Recommendations for Future Multilingual Benchmarks
In addressing the identified gaps, the paper proposes several important characteristics for developing successful multilingual benchmarks:
- Accurate and Contamination-Free: Benchmarks must contain precise annotations and be free from data contamination to ensure genuine evaluations of model capabilities.
- Challenging and Practically Relevant: To drive meaningful advancements, benchmarks should challenge current models’ capabilities and reflect real-world usage scenarios.
- Diverse and Culturally Authentic: Effective multilingual benchmarking must ensure diversity in languages and cultural contexts.
Proposed Research Directions
Given the limitations of current practices, the authors suggest several avenues for future research:
- Enhancing NLG Tasks: Balance the focus between discriminative and generative tasks in multilingual settings.
- Focusing on LRLs: Develop specialized benchmarks for LRLs to break the cycle of underrepresentation and poor performance.

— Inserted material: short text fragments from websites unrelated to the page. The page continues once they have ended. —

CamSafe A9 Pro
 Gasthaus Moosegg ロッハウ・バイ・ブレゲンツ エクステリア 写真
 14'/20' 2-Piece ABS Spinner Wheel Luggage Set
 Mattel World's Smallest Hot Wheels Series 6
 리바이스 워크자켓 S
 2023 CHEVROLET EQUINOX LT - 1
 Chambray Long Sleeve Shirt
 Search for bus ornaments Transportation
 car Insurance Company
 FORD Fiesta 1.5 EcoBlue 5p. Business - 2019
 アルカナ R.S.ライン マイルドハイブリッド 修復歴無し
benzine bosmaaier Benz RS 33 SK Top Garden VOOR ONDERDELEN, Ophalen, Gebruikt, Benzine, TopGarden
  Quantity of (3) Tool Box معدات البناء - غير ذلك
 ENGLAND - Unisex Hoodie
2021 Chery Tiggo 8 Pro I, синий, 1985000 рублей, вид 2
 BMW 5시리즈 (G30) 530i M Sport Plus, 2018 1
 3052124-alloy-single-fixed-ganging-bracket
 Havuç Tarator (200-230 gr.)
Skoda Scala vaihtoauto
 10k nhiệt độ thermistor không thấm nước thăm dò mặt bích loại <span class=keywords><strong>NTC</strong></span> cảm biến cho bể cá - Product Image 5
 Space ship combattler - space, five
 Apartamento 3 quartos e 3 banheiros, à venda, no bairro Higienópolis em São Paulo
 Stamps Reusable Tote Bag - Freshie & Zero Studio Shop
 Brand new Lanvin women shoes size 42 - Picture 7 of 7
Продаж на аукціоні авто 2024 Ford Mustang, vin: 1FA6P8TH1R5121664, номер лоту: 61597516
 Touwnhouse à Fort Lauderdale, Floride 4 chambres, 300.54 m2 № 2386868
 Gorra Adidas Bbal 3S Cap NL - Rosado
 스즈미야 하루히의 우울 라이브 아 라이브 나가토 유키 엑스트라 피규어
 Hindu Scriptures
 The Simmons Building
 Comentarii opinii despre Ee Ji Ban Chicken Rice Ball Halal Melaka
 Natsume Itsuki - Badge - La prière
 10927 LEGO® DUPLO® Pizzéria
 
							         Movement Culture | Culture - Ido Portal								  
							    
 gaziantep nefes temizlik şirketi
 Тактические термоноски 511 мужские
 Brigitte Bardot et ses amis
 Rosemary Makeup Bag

- Localized Benchmarks: Develop culturally and linguistically specific benchmarks that better correlate with human judgments.
- Leveraging LLMs as Evaluators: Use LLMs for scalable, cross-linguistic evaluation, while addressing inherent biases.
Conclusion
The paper concludes with a call to action for the NLP community to collaborate globally in creating multilingual benchmarks that better reflect human judgments and real-world applications. The pursuit of equitable and comprehensive multilingual evaluation is vital for ensuring that language technologies are inclusive and effective for all users. Such collaborations could pave the way for a new generation of benchmarks that not only enhance the evaluation landscape but also guide the development of multilingual language technologies.